The file should be named 0000-your-change.md. Decide yourself whether to make it a patch, minor, or major change.
The format of the file should be:
---
"evalite": patch
---
Description of the change.The description of the change should be user-facing, describing which features were added or bugs were fixed.

■ Required tasks:
A. According to the changeset instructions, what should the file be named?
B. Please explain, in one to three sentences, what the changeset instructions mean by saying the description of the change should be user-facing.
The items have nothing to do with this part.

■ Supplied entries:
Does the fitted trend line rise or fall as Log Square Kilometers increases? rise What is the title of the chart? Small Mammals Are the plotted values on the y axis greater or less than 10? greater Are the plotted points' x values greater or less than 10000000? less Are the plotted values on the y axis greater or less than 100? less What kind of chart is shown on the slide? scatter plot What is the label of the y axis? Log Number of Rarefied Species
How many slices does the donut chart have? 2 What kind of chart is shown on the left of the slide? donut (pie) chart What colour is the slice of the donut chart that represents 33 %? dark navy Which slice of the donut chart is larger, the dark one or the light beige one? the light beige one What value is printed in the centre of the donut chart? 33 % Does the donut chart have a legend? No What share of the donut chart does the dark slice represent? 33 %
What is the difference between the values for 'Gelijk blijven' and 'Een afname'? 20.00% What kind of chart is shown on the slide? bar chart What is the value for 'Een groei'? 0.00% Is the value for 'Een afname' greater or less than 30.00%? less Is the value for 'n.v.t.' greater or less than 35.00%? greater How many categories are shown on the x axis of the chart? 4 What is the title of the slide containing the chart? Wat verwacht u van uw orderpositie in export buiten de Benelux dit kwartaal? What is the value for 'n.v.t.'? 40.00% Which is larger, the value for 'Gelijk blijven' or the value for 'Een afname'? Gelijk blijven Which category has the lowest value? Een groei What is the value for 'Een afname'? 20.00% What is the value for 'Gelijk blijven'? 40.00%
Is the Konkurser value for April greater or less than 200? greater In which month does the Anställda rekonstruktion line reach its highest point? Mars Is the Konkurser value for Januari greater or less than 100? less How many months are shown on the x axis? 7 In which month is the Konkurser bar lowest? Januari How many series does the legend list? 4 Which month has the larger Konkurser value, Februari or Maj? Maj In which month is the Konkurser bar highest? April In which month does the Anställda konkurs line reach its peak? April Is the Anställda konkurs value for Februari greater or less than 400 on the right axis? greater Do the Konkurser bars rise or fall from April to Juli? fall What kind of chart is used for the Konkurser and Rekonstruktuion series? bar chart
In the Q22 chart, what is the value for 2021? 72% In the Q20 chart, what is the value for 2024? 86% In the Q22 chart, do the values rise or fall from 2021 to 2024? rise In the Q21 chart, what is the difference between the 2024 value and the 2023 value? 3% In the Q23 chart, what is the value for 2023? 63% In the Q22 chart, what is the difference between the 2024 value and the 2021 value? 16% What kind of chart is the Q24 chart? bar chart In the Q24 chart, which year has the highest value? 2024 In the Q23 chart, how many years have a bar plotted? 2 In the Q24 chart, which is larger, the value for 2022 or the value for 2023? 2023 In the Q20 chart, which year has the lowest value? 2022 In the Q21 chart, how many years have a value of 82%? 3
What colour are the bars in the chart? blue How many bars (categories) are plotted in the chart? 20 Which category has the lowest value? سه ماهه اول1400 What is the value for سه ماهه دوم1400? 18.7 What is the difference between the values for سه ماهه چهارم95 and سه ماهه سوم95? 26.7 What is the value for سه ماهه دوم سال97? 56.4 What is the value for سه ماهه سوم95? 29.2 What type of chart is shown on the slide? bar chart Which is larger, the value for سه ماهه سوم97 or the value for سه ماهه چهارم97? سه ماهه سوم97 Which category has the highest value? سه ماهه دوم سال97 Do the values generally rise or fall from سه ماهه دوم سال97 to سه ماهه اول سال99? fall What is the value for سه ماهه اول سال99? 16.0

■ Responses by task:
A. 0000-your-change.md

B. The description should tell users which features were added or which bugs were fixed.